In the present study we analyzed the relation between complications in pregnancy--fetal growth retardation, premature rupture of membranes, preterm labour, abruptio placentae, mode of delivery, puerperium--and the size, number and location of myomas. A retrospective comparison was performed in 474 patients (94 pregnant women with myoma and 380 with a normal uterus as controls). The course of pregnancy, the mode of delivery and the puerperium were examined. The study showed that retroplacental submucous myomas increase the risk of fetal growth retardation (14% vs. 6.6%) and abruptio placentae (3.2% vs. 1.3%). The size of the myomas was not relevant. A caesarean section, especially for fetal malpresentation, was also more frequent in patients with submucous myoma (52.9% vs. 27.9%). There was no difference, however, in the postpartal course between the submucous myoma group and the controls, respectively. Subserous or intramural fibroids had no influence on the course of pregnancy, the mode of delivery or the postpartal period.

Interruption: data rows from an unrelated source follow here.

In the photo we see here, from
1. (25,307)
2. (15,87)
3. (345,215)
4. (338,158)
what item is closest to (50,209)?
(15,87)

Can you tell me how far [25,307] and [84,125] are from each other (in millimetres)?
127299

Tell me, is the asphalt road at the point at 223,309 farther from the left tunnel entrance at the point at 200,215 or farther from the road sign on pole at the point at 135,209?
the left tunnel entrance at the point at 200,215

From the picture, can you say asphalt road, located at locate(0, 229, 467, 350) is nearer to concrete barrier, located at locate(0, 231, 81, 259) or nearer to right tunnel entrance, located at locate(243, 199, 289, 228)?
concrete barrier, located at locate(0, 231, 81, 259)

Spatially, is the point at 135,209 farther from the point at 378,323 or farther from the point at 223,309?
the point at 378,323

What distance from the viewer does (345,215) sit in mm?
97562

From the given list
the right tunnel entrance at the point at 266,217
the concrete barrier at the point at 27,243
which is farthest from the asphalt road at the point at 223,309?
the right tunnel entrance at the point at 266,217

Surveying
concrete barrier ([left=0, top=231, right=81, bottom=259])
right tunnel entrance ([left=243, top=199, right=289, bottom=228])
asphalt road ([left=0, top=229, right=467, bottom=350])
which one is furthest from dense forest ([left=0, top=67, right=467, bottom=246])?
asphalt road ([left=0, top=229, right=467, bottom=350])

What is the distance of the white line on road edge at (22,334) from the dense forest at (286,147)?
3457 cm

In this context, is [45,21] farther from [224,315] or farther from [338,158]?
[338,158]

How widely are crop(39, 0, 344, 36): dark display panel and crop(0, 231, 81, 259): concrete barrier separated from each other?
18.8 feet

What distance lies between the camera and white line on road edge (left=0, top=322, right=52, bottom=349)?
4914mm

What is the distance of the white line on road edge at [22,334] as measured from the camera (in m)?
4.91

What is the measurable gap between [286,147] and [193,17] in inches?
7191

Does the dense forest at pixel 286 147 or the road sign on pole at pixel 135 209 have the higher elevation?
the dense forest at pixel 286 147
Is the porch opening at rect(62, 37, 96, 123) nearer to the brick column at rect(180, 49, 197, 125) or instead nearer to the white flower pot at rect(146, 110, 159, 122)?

在本研究中,我们分析了妊娠并发症(胎儿生长受限、胎膜早破、早产、胎盘早剥、分娩方式、产褥期)与肌瘤的大小、数量及位置之间的关系。对474例患者进行了回顾性比较(94例患有肌瘤的孕妇和380例子宫正常的孕妇作为对照)。检查了妊娠过程、分娩方式和产褥期。研究表明,胎盘后黏膜下肌瘤会增加胎儿生长受限的风险(14%对6.6%)和胎盘早剥的风险(3.2%对1.3%)。肌瘤大小无关紧要。黏膜下肌瘤患者剖宫产(尤其是因胎位异常)的发生率也更高(52.9%对27.9%)。然而,黏膜下肌瘤组与对照组在产后过程中并无差异。浆膜下或肌壁间肌瘤对妊娠过程、分娩方式或产后期无影响。